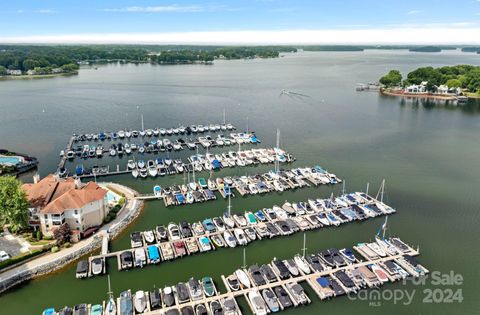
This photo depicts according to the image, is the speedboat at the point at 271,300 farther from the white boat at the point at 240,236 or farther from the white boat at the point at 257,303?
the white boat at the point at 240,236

...

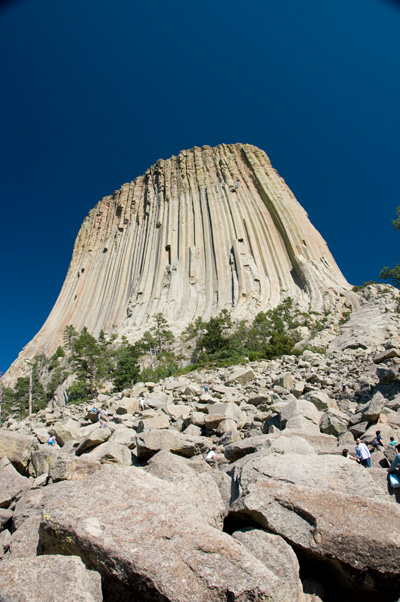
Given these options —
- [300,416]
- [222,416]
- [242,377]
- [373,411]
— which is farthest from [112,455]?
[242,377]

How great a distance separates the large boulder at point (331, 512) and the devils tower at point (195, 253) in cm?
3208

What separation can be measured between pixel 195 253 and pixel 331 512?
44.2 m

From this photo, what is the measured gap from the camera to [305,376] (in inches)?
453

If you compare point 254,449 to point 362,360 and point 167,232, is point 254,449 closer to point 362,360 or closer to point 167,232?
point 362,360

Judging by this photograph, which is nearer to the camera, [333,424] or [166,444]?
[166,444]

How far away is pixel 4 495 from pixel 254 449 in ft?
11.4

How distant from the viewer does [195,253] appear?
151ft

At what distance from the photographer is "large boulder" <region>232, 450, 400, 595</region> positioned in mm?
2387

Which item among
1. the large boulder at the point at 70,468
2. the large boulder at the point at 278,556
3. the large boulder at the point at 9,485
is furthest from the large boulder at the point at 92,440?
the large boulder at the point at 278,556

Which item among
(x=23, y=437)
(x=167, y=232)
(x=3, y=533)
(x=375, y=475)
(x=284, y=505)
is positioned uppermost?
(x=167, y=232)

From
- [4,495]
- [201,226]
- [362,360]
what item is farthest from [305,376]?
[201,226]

==

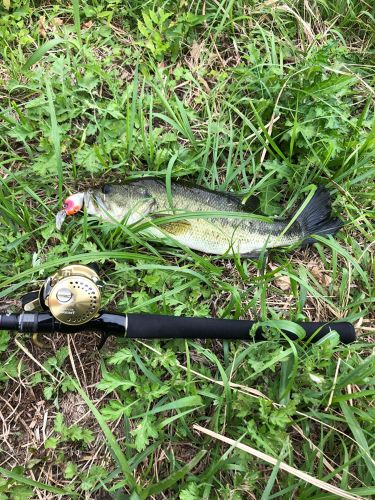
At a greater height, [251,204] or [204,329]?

## TASK TO CARRY OUT
Find each line in the material above that contains the word "point" and copy those lines out.

## THE RESPONSE
This photo depicts according to the image, is the speedboat at the point at 271,300 farther from the white boat at the point at 240,236 or farther from the white boat at the point at 257,303?
the white boat at the point at 240,236
How great a distance separates the large boulder at point (331, 512) and the devils tower at point (195, 253) in cm?
If you compare point 254,449 to point 362,360 and point 167,232, is point 254,449 closer to point 362,360 or closer to point 167,232?
point 362,360
1. the large boulder at the point at 70,468
2. the large boulder at the point at 278,556
3. the large boulder at the point at 9,485
is furthest from the large boulder at the point at 92,440?
the large boulder at the point at 278,556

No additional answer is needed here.